Laura n’est pas seule à éprouver ces sentiments. Alors qu’il nous est donné de comprendre que la plupart de ses victimes n’ont aucune importance pour elle, Carmilla est véritablement amoureuse de quelques-unes d’entre elles. Elle semble être tombée amoureuse de sa victime.
« Avec des yeux exaltés, elle m’attirait à elle, et ses lèvres chaudes parcouraient ma joue en baisers ; et elle murmurait, presque en sanglots, « Tu es à moi, tu seras à moi, toi et moi ne faisons qu’un pour toujours. » »

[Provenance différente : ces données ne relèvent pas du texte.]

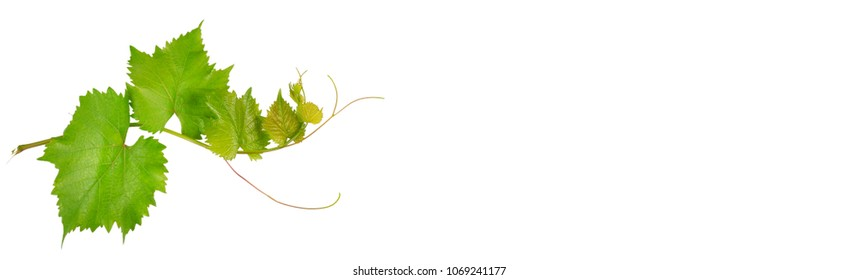 Vine and leaves isolated on white background. Free space for text. Wide photo.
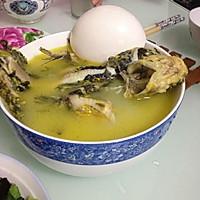 清炖嘎鱼汤的做法图解4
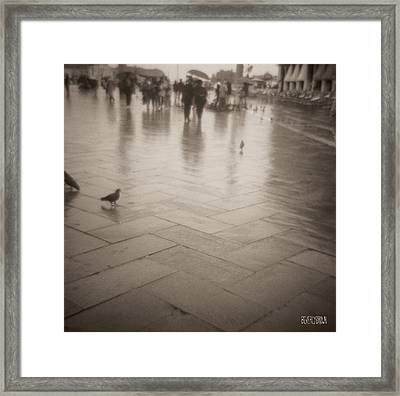 Couple Walking In The Rain San Marco Framed Print by Beverly Brown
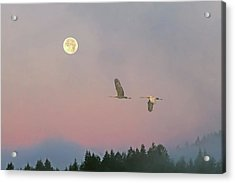 Acrylic Print featuring the photograph Cranes And A Full Moon At Dawn by Peggy Collins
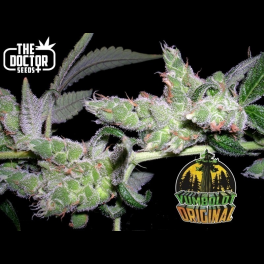 Semillas YUMBOLDT ORIGINAL The Doctor Seeds.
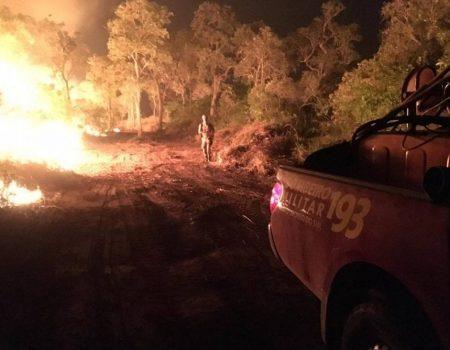 Incêndios no Pantanal   Fogo já destruiu mais de 2 milhões de hectares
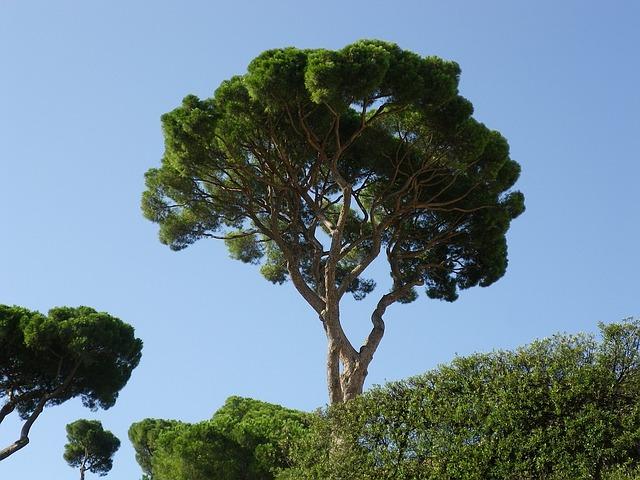trees, pine, mediterranean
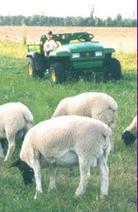 The evolution of an NC farm | SFNToday.com | North Carolina Agriculture | Scoop.it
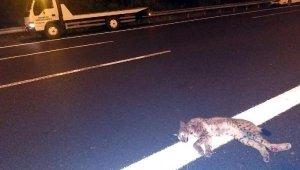 TEM'de, aracın çarptığı vaşak öldü
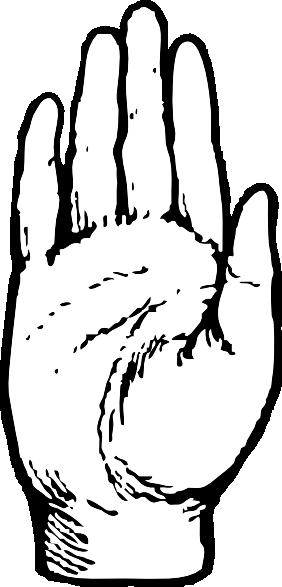 Back Of Hand Clip Art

Dans ces moments de ravissement frénétique, elle sous-entend que pour qu’elles ne fassent qu’un, Laura doit mourir. Boire le sang de Laura, c’était ne faire qu’un avec elle pour toujours. En l’état, Carmilla est l’antithèse du monde hétéronormatif et centré sur l’homme dans lequel les vampires ont été confinés après Dracula. Elle a inspiré plusieurs remakes ainsi qu’une pléthore de récits de vampires lesbiens, dont une web-série canadienne du même nom.
Compte tenu du contexte historique, il n’est pas surprenant que la novella n’ait pas suscité beaucoup d’attention lors de sa rédaction initiale. Maintenant que cela fait 145 ans, il est temps pour Carmilla de sortir de la tombe.